KMD_test: Testing based on KMD

Description

Testing based on the kernel measure of multi-sample dissimilarity (KMD). Both permutation test and asymptotic test are available. The tests are consistent against all alternatives where at least two samples have different distributions.

Usage

KMD_test(
  X,
  Y,
  M = length(unique(Y)),
  Knn = ceiling(length(Y)/10),
  Kernel = "discrete",
  Permutation = TRUE,
  B = 500
)

Value

If Permutation == TRUE, permutation test is performed and the algorithm returns a p-value for testing H0: the M distributions are equal against H1: not all the distributions are equal. If Permutation == FALSE, asymptotic test is performed and a 1 by 2 matrix: (z value, p-value) is returned.

Arguments

X: the data matrix (n by dx) or the distance/similarity matrix (n by n)
Y: a vector of length n, indicating the labels (from 1 to M) of the data
M: the number of possible labels
Knn: the number of nearest neighbors to use, or "MST"
Kernel: an M by M kernel matrix with row i and column j being the kernel value \(k(i, j)\); or "discrete" which indicates using the discrete kernel.
Permutation: TRUE or FALSE; whether to perform permutation test or the asymptotic test.
B: the number of permutations to perform, only used for permutation test.

Details

The kernel measure of multi-sample dissimilarity (KMD) measures the dissimilarity between multiple samples using geometric graphs such as K-nearest neighbor (K-NN) graph and minimum spanning tree (MST), based on the observations from them. A small value indicates the multiple samples are from the same distribution, and a large value indicates the corresponding distributions are different. The test rejects the null hypothesis that all samples are from the same distribution for large value of sample KMD. The permutation test returns the p-value given by (sum(KMD_i >= KMD_0) + 1)/(B + 1), where KMD_i is the KMD computed after a random permutation on the Y labels, and B is the total number of permutations that have been performed. The asymptotic test first normalizes the KMD by the square root of the permutation variance, and then returns the p-value given by: P(N(0,1) > normalized KMD).

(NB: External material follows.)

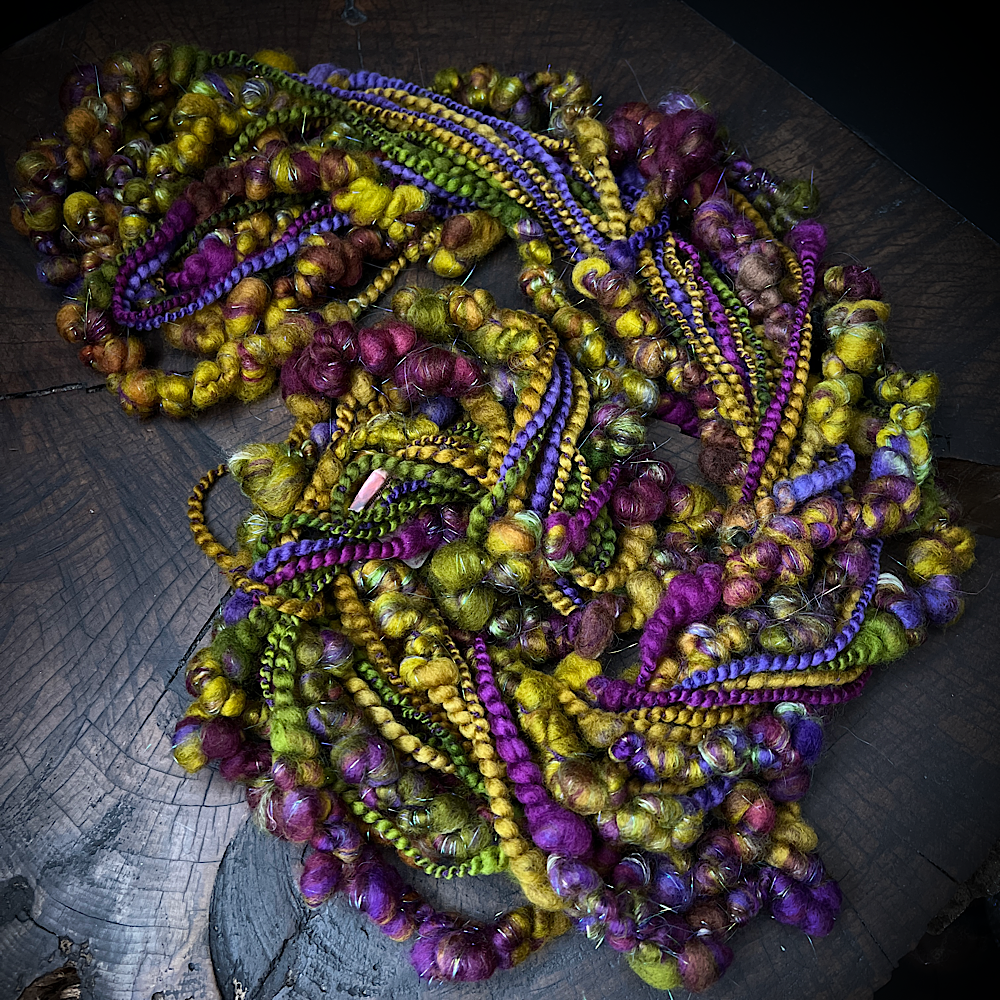 Roasted aubergines art yarn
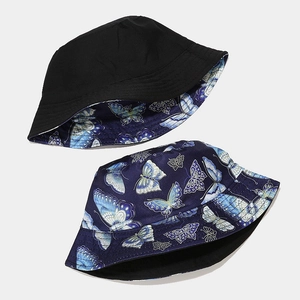 Reversible bucket hat with butterfly pattern and solid black side for sun protection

If X is an n by n matrix, it will be interpreted as a distance/similarity matrix. In such case, MST requires it to be symmetric (an undirected graph). K-NN graph does not require it to be symmetric, with the nearest neighbors of point i computed based on the i-th row, and ties broken at random. The diagonal terms (self-distances) will be ignored. If X is an n by dx data matrix, Euclidean distance will be used for computing the K-NN graph (ties broken at random) and the MST.

Examples

Run this code

d = 2
set.seed(1)
X1 = matrix(rnorm(100*d), nrow = 100, ncol = d)
X2 = matrix(rnorm(100*d,sd=sqrt(1.5)), nrow = 100, ncol = d)
X3 = matrix(rnorm(100*d,sd=sqrt(2)), nrow = 100, ncol = d)
X = rbind(X1,X2,X3)
Y = c(rep(1,100),rep(2,100),rep(3,100))
print(KMD_test(X, Y, M = 3, Knn = 1, Kernel = "discrete"))
# A small p-value since the three distributions are not the same.
print(KMD_test(X, Y, M = 3, Knn = 1, Kernel = "discrete", Permutation = FALSE))
# p-value of the asymptotic test is similar to that of the permutation test
print(KMD_test(X, Y, M = 3, Knn = 1, Kernel = diag(c(10,1,1))))
# p-value is improved by using a different kernel
print(KMD_test(X, Y, M = 3, Knn = 30, Kernel = "discrete"))
# The suggested choice Knn = 0.1n yields a very small p-value.
print(KMD_test(X, Y, M = 3, Knn = "MST", Kernel = "discrete"))
# One can also use the MST.
print(KMD_test(X, Y, M = 3, Knn = 2, Kernel = "discrete"))
# MST has similar performance as 2-NN, which is between 1-NN and 30-NN

# Check null distribution of the z values
ni = 100
n = 3*ni
d = 2
Null_KMD = function(id){
  set.seed(id)
  X = matrix(rnorm(n*d), nrow = n, ncol = d)
  Y = c(rep(1,ni),rep(2,ni),rep(3,ni))
  return(KMD_test(X, Y, M = 3, Knn = "MST", Kernel = "discrete", Permutation = FALSE)[1,1])
}
hist(sapply(1:500, Null_KMD), breaks = c(-Inf,seq(-5,5,length=50),Inf), freq = FALSE,
  xlim = c(-4,4), ylim = c(0,0.5), main = expression(paste(n[i]," = 100")),
  xlab = expression(paste("normalized ",hat(eta))))
lines(seq(-5,5,length=1000),dnorm(seq(-5,5,length=1000)),col="red")
# The histogram of the normalized KMD is close to that of a standard normal distribution.